### Records from a collection:
◇ ◇ ◇ ◇ ◇ ◇ ◇
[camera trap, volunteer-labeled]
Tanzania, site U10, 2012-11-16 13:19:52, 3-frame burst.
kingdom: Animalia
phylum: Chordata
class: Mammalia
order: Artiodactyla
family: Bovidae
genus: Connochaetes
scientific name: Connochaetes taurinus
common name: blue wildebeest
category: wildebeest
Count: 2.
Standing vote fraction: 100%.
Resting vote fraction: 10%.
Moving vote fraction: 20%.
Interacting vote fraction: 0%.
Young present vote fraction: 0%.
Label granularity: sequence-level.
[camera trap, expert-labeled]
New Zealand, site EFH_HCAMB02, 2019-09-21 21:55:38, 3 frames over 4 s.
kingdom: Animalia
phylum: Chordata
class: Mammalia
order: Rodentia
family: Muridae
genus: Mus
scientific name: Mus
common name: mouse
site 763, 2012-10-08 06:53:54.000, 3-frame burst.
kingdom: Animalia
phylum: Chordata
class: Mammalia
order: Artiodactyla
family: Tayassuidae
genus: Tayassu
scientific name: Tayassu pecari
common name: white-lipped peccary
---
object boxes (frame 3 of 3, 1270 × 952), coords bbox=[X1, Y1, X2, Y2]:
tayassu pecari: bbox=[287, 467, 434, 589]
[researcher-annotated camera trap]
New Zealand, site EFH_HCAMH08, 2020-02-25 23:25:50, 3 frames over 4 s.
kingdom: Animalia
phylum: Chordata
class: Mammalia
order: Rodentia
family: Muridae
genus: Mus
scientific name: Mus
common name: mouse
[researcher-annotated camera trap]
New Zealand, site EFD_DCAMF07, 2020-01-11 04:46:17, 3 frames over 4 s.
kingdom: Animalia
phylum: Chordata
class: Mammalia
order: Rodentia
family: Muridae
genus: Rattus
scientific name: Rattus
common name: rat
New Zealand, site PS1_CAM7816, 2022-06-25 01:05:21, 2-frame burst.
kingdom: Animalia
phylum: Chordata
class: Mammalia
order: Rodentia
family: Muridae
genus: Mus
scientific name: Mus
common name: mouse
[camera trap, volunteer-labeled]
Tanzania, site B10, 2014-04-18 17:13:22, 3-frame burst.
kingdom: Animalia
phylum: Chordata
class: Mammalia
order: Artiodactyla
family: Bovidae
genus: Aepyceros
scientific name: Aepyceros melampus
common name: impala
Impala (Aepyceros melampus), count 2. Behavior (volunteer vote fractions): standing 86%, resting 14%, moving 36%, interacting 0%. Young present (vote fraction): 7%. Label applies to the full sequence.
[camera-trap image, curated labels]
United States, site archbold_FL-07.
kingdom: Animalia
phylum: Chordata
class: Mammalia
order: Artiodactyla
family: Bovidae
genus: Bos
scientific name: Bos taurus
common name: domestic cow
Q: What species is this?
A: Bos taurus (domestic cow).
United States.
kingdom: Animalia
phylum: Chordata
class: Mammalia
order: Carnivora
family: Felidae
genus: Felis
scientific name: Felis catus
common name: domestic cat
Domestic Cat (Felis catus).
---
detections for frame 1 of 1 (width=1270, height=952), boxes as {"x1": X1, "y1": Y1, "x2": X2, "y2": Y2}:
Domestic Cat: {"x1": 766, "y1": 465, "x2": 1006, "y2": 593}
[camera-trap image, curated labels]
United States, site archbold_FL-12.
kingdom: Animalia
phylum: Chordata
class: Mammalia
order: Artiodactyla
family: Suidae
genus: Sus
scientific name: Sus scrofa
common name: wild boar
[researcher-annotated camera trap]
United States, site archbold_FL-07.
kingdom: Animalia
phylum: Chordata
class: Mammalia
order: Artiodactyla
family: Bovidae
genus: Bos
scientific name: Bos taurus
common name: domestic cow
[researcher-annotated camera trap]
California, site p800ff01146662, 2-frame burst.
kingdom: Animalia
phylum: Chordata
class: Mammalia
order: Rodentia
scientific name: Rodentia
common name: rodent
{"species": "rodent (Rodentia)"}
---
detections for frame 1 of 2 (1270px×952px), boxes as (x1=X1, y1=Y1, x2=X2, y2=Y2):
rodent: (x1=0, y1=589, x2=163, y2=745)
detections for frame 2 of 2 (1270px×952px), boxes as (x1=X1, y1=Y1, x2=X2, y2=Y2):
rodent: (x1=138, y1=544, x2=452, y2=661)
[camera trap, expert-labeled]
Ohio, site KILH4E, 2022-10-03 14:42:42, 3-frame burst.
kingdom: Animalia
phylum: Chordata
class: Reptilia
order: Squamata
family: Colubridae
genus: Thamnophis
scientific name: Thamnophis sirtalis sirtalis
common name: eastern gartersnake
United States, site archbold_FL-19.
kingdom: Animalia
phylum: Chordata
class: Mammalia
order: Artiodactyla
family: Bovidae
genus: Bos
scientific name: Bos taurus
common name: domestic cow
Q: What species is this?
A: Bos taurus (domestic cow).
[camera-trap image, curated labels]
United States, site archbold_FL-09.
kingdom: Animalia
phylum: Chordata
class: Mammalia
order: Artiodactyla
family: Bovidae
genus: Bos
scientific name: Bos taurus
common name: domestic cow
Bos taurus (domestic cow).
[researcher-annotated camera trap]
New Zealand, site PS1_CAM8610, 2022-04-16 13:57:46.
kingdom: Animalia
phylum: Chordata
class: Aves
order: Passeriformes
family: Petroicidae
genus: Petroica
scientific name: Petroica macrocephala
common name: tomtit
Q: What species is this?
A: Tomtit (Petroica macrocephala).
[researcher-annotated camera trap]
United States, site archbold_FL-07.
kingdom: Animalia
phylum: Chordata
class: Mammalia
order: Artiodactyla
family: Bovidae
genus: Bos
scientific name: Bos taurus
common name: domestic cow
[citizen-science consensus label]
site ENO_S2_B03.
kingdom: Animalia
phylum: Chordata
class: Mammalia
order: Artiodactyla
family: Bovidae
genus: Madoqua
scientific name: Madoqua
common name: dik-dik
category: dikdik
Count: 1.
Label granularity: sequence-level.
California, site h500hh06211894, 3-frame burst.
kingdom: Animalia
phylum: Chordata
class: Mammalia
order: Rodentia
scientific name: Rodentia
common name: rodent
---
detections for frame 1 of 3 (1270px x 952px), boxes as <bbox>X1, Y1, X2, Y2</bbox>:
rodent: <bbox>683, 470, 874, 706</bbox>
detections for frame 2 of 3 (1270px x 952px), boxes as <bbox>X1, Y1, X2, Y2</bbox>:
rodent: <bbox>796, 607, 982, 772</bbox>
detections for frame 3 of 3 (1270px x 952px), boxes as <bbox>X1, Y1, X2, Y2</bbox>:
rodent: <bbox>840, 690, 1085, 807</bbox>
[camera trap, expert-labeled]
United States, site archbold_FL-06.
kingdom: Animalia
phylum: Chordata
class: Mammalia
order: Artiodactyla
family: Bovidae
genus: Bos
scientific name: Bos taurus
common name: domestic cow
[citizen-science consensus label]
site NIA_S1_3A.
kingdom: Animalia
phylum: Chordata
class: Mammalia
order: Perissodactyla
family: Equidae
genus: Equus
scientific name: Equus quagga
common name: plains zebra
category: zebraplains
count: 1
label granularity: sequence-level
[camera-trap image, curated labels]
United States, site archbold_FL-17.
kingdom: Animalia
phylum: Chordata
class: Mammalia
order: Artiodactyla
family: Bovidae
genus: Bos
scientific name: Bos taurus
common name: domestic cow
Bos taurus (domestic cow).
◇ ◇ ◇ ◇ ◇ ◇ ◇
### PROMPT:
Looking at the records above, return exactly the lines from the line with "Tanzania, site U10, 2012-11-16" to the line with "category: wildebeest", both ends included.

### ANSWER AREA:
Tanzania, site U10, 2012-11-16 13:19:52, 3-frame burst.
kingdom: Animalia
phylum: Chordata
class: Mammalia
order: Artiodactyla
family: Bovidae
genus: Connochaetes
scientific name: Connochaetes taurinus
common name: blue wildebeest
category: wildebeest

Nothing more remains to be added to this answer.